Megan hob die Hände. »Frieden!« verkündete sie.
Die Zwillinge wandten sich ihr zu, und sie war wie immer bewegt über die Ähnlichkeit ihrer Augen, ihres Haares, über die Art, wie sie gleichzeitig zu ihr aufschauten. Wie zauberhaft sie sind, dachte sie. Sie haben die gleichen Gefühle, die gleichen Einfälle und trösten den Schmerz der anderen so leicht. Sie sind nie allein.
»Hört mal«, fragte Megan, »hat heute eine von euch mit Großvater gesprochen? Er hat Tommy von der Schule abgeholt, und die beiden sind noch nicht zurück. Hat er euch vielleicht Bescheid gesagt, daß er später kommt?«
Sie versuchte, keine Angst in ihrer Stimme aufkommen zu lassen.
Karen und Lauren schüttelten die Köpfe.
»Nein«, antwortete Karen.

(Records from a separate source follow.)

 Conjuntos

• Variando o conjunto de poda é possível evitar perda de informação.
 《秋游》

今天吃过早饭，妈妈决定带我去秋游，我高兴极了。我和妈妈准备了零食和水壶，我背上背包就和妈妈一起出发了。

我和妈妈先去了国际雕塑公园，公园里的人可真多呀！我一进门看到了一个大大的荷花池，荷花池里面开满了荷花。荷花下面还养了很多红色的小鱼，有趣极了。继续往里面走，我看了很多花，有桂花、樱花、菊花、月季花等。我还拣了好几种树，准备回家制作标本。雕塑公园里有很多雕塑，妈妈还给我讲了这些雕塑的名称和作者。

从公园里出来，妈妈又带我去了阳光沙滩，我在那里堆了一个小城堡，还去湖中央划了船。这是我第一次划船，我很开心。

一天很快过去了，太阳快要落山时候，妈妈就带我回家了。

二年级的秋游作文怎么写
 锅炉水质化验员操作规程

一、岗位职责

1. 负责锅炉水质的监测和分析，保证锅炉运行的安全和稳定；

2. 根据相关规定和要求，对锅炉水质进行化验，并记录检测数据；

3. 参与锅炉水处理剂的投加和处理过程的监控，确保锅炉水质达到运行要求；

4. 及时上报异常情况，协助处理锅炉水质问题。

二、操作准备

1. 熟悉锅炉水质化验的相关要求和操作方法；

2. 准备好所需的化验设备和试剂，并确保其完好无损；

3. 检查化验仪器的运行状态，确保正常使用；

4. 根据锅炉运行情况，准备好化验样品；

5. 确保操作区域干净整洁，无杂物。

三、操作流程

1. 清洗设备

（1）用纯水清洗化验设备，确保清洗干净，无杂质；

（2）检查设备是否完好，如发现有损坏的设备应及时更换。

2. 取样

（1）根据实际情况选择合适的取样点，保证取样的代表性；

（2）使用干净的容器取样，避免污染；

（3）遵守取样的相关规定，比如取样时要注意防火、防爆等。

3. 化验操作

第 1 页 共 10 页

Sie war neunzig Sekunden früher als ihre Schwester auf die Welt gekommen und antwortete immer zuerst. »Machst du dir Sorgen?«
»Nein, nein, nein, es sieht nur eurem Großvater nicht ähnlich, keinen Bescheid zu geben, wenn sie ins Zentrum gehen.«
»Aber es ist auch nicht unbedingt sicher, daß er anruft«, sagte Lauren. »Großvater macht das einfach so. Das weißt du doch. Er denkt noch immer, er wäre in seinem Gerichtssaal und könnte alles machen, weil er im Amt ist.«
Das klang nicht traurig, eher sachlich.
Megan lächelte. »Manchmal scheint er wirklich so zu denken, nicht?«
»Er ist besonders lieb zu Tommy«, sagte Karen.
»Tommy ist auch jemand Besonderes.«
»Ich weiß, aber …«
»Kein Aber, er ist eben so.«
»Gut, aber manchmal überseht ihr uns einfach und kümmert euch nur um ihn.«
Diese Klage war alt, aber berechtigt.